> **Texto extraído**:
★ ★ ★

Jaime García Chávez
Empiezan a surgir voces aisladas sobre un nuevo proyecto de democracia para México. En apariencia, se trataría de un despropósito, porque no pocos sostienen que vivimos un cambio de régimen y que la Cuatroté es la culminación de una larga y acompasada transición a la democracia en el país.
Desde luego se involucran en el debate los que con una visión realista reducen la democracia a un simple andamiaje procedimental para el cambio periódico de los gobernantes, a contrapelo de los que sostienen que democracia sin una franca participación en el reparto de la riqueza, simple y llanamente no es democracia. En medio de ambas visiones se encuentra una gama amplia de matices.
Pienso que, en efecto, repensar la democracia en México es una necesidad impostergable, a la luz de la proliferación de los populismos que han aprovechado, precisamente, los mecanismos de la propia democracia para derruirla, para abrirle cauces insospechados que poco tienen que ver con esa transformación que tanto ocupó a los políticos de avanzada del país, quienes propusieron desmantelar el viejo régimen autoritario para sustituirlo por otro en el que los ciudadanos fueran la pieza central.
La mexicana es la transición más larga del mundo contemporáneo y eso debe ser aleccionador, a la luz de las últimas reformas que más hablan de establecer una nueva hegemonía que mucho se facilita por la inexistencia de partidos políticos consistentes, ya que la elección del 2018 barrió casi por completo al PRI, al PAN y al PRD, sin ofrecer una alternativa fortalecedora de esta indispensable institución.

★ ★ ★

> **Registros mostrados**:
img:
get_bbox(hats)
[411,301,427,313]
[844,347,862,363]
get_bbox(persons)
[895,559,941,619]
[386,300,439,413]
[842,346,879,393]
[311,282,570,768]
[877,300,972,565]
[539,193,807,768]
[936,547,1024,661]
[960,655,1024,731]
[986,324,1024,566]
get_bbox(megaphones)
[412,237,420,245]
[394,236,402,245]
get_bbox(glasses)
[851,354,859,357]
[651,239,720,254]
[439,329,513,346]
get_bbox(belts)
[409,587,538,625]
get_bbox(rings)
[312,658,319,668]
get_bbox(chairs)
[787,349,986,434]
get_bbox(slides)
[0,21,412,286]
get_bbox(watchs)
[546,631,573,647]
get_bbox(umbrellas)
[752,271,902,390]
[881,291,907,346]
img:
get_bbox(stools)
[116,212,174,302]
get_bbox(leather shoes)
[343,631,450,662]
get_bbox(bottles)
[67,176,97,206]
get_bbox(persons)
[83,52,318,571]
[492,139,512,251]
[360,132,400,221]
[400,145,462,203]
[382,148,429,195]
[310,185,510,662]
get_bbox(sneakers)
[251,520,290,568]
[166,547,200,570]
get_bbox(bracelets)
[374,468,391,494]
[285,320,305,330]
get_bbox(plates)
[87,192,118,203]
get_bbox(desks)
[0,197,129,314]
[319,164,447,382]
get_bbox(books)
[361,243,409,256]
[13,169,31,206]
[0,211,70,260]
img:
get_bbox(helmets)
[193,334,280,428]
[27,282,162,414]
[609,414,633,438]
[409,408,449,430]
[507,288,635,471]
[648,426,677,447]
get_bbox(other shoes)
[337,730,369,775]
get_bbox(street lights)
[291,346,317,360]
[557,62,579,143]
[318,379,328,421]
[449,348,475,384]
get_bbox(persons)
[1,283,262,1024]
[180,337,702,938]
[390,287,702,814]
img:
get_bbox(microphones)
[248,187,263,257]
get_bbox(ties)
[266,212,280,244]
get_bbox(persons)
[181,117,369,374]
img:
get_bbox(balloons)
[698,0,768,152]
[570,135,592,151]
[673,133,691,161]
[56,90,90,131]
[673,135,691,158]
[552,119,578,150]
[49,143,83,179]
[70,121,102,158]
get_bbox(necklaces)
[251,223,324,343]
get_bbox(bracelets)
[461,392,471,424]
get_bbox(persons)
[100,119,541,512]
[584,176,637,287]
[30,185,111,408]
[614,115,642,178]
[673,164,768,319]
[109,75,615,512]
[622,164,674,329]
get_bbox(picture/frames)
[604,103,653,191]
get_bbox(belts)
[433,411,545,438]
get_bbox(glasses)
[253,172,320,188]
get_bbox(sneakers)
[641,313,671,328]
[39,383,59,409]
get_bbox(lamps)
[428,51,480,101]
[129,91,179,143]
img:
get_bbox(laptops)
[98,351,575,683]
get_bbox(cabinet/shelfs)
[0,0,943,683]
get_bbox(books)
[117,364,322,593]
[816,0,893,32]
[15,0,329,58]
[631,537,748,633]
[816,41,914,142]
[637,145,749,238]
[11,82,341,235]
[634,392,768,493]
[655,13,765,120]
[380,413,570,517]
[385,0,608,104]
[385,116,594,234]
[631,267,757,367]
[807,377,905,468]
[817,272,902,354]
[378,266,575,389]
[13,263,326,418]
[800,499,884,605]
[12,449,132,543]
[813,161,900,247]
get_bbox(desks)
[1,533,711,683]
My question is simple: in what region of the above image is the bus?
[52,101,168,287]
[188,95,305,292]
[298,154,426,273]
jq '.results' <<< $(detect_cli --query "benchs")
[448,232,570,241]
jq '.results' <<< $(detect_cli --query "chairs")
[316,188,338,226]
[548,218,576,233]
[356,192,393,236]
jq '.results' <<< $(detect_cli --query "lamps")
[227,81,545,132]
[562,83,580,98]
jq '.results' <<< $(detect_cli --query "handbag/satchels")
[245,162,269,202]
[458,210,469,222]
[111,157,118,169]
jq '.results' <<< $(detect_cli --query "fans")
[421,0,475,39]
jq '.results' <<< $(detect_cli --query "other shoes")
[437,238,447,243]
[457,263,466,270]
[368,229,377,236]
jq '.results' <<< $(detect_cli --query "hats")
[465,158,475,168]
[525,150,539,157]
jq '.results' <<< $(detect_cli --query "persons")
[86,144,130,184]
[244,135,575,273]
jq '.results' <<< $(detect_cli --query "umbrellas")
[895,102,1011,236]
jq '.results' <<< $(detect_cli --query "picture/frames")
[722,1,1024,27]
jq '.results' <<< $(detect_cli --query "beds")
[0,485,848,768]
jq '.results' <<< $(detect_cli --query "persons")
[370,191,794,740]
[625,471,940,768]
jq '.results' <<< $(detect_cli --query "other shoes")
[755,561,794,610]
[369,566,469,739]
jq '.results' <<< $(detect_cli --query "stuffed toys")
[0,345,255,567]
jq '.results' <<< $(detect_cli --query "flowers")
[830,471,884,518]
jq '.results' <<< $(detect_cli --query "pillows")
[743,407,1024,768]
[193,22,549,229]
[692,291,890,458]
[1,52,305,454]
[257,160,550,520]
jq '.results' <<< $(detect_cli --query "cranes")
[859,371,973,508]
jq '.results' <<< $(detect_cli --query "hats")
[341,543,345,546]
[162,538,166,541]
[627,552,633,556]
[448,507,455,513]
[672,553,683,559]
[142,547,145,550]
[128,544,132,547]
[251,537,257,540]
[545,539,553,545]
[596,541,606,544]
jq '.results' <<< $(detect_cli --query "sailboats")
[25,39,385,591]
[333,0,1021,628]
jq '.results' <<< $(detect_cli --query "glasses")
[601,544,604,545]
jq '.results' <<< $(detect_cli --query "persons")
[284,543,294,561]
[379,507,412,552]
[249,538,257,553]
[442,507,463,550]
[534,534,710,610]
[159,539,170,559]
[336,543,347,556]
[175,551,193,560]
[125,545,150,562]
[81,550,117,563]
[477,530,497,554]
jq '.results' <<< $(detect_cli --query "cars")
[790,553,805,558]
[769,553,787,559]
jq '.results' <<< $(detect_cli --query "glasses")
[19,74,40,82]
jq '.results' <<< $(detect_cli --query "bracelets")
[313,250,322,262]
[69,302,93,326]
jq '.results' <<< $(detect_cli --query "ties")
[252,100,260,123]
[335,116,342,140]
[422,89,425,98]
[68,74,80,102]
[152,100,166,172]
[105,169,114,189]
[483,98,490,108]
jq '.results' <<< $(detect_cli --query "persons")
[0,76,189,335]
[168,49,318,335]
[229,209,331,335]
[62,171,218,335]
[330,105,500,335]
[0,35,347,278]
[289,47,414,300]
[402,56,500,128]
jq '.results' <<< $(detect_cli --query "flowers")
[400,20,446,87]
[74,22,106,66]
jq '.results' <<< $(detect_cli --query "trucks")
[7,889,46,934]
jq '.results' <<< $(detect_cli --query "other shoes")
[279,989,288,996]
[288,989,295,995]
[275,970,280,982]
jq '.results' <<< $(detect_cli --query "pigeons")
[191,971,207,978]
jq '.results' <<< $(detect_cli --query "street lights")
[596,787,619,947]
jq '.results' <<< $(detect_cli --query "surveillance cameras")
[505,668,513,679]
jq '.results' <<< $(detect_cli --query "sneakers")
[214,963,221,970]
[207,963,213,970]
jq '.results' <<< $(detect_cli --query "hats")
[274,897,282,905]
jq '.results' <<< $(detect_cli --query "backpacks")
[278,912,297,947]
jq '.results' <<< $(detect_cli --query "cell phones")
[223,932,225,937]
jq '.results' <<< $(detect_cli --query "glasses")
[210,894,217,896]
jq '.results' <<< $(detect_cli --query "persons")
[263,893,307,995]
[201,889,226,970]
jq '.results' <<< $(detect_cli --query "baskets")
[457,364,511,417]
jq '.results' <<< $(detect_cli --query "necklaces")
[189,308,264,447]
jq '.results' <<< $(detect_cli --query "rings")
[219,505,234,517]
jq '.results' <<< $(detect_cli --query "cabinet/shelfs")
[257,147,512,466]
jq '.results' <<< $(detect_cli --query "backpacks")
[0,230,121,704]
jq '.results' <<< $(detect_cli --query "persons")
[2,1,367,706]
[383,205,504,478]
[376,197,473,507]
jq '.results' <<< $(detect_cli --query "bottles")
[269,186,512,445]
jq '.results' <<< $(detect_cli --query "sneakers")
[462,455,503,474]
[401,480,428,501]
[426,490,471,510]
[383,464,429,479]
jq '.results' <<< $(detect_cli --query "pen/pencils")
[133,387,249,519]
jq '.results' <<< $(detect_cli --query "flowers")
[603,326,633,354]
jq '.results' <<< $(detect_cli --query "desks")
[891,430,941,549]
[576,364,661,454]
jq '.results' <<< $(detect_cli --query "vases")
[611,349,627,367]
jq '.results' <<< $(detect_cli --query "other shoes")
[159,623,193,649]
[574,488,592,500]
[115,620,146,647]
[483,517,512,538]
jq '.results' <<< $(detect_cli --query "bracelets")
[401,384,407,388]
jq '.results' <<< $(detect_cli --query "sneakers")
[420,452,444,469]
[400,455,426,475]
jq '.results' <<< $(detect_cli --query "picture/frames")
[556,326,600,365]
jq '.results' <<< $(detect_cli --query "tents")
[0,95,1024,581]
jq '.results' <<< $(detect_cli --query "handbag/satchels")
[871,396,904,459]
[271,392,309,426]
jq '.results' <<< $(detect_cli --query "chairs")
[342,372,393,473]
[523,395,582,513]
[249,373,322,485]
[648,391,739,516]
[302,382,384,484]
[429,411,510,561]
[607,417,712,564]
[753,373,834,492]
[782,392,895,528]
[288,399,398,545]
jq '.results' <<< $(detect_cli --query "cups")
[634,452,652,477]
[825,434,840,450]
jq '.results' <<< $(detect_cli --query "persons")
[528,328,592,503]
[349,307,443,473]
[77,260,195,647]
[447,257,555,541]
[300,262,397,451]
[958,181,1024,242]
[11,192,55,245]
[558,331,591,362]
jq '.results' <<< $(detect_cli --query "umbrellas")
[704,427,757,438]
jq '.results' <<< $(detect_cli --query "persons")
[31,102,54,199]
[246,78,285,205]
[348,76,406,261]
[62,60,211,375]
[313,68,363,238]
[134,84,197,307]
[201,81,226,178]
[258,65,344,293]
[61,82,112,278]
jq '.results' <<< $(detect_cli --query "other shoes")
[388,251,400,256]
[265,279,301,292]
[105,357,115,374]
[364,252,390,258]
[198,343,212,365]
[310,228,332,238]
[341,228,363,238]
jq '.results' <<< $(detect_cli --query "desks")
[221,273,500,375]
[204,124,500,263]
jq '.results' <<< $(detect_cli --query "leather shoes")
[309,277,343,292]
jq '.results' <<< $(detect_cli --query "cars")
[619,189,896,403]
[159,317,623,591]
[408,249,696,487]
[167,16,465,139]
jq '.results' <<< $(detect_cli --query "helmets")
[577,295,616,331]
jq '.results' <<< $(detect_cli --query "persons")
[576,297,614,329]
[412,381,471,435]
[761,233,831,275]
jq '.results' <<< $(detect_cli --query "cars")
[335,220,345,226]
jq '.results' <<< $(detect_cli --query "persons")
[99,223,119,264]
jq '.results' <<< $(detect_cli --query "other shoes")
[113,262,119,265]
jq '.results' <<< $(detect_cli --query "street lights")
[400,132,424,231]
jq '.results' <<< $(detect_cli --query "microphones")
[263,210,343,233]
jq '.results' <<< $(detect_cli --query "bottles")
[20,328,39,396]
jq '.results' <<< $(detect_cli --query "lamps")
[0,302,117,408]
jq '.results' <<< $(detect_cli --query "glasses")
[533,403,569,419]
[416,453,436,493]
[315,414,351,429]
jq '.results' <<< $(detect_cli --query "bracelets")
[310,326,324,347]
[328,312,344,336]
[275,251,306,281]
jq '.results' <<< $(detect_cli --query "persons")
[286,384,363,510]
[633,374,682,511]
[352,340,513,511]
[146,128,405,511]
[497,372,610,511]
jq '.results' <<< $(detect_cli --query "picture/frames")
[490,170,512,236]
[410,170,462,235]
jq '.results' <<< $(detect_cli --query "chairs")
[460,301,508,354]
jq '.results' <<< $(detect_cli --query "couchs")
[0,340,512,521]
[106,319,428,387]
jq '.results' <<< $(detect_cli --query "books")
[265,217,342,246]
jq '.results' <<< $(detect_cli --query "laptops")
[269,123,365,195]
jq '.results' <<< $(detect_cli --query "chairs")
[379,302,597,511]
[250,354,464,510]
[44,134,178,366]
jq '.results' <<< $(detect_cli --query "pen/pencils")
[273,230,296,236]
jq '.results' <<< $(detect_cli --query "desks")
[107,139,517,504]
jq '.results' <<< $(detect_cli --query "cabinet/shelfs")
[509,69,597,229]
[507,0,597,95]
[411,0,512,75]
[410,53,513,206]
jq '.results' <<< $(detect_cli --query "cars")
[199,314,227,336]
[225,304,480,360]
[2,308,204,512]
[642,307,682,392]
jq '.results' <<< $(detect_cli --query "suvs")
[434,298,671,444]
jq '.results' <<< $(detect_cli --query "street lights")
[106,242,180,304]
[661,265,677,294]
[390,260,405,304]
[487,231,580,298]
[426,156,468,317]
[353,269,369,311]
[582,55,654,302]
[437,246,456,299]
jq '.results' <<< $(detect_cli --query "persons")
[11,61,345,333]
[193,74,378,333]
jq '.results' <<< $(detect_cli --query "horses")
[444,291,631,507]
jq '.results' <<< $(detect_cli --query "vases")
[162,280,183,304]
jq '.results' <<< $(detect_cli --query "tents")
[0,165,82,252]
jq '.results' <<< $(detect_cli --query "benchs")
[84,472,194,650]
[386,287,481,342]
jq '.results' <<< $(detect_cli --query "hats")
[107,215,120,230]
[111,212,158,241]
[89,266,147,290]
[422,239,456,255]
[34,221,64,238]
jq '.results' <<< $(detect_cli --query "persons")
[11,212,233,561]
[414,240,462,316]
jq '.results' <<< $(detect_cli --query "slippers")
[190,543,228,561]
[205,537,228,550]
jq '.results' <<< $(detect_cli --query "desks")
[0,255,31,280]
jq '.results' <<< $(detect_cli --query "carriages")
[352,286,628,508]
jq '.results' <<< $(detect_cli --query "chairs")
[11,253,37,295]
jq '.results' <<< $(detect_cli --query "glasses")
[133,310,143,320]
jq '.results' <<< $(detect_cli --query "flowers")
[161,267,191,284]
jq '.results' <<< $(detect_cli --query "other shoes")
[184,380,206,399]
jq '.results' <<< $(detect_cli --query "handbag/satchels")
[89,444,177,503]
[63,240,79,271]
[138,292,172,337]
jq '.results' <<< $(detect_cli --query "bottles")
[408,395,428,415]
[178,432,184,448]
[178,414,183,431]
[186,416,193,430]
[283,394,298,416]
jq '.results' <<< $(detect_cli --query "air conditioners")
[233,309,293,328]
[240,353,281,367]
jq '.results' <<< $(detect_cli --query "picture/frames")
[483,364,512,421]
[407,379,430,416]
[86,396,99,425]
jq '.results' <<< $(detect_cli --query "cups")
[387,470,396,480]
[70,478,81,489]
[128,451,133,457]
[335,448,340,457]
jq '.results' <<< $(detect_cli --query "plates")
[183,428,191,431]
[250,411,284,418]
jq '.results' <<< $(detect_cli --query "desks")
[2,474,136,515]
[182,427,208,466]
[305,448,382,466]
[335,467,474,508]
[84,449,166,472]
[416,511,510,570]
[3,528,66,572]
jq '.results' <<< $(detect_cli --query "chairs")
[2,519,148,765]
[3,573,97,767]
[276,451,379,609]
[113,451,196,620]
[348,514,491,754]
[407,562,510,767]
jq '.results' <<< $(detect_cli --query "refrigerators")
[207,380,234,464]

★ ★ ★

> **Requisito 1**:
Copia íntegro el fragmento del texto sobre la democracia en México que abre con las palabras que contienen "Jaime García Chávez" y cierra con "amplia de matices.".
> **Requisito 2**:
Redacta la parte que sigue al texto sobre la democracia en México, a partir de su última oración.

> **Área de respuesta 1**:
Jaime García Chávez
Empiezan a surgir voces aisladas sobre un nuevo proyecto de democracia para México. En apariencia, se trataría de un despropósito, porque no pocos sostienen que vivimos un cambio de régimen y que la Cuatroté es la culminación de una larga y acompasada transición a la democracia en el país.
Desde luego se involucran en el debate los que con una visión realista reducen la democracia a un simple andamiaje procedimental para el cambio periódico de los gobernantes, a contrapelo de los que sostienen que democracia sin una franca participación en el reparto de la riqueza, simple y llanamente no es democracia. En medio de ambas visiones se encuentra una gama amplia de matices.

> **Área de respuesta 2**:
Tampoco se ve, en el curso que ha tomado Morena, no tan sólo en las cuestiones cercanas a la picaresca, como la rijosidad permanente y la emergencia de tribus y más tribus, sino porque no deja de ser un “movimiento”, con todo lo que eso significa, de posible quebranto en la ruta de construir instituciones fuertes que produzcan decisiones impostergables, sin que el país tenga que colocarse necesariamente en crisis recurrentes de confianza que producen confrontaciones estériles y perniciosas.
De antaño se ha asociado a los movimientos que producen tomas del poder con fenómenos totalitarios. Obviamente que hoy el gran desprestigio de los fascismos no permitiría su reproducción completa, pero sí algunos de los rasgos que lo caracterizaron, entre ellos la existencia de un liderazgo tan fuerte y poderoso que hace depender todo de un providencialismo que piensa que en la cabeza del jefe está todo y que basta seguir sus dictados –formales e informales– para no errar históricamente, en un proceso que se presume renovador y ensamblado a una secuela de revoluciones y reformas que ha dado cuerpo a una visión lineal de la historia mexicana a partir de la Independencia.
Repensar la democracia, entonces, resulta esencial en este momento y en la perspectiva inmediata. Cierto que faltan demócratas y hay ausencia de músculo para emprender una nueva ruta, pero es una tarea, a mi juicio, que no se debe postergar so pena de correr grandes riesgos en cuanto a la producción de trastornos de alta magnitud en la que sólo se involucre la continuación, a secas, de un nuevo equipo que encabeza el Estado hoy, con todos sus fanatismos, facciosidades, culto a la personalidad y uso de agencias informales empleadas para la toma de decisiones que siempre, en un estado democrático, deben estar dictados en la Constitución y en sus leyes secundarias. Pienso, por ejemplo, en el reciente “plebiscito” en Baja California y todo lo que anuncia detrás.
Hoy lo indispensable es un ejercicio riguroso de facultades expresas y limitadas, y la existencia de un Poder Judicial independiente y autónomo en el que los ciudadanos tengan plenos derechos, por una parte, y la capacidad, real y tangible, de ejercer la desobediencia civil contra políticas públicas inaceptables, o la promulgación, en los hechos, de mecanismos de decisión no contemplados en la ley.
Esto riñe con el dislate obsequioso, por poner otro ejemplo, de lo dicho hace unos días por Mario Delgado, el líder de la bancada morenista en la Cámara de Diputados y recién llegado a la izquierda, cuando afirmó que su partido “siempre debe de escuchar al Presidente de la República”, y que “aquellos quienes piensan que saben más que el mandatario (…), están cometiendo una traición histórica”.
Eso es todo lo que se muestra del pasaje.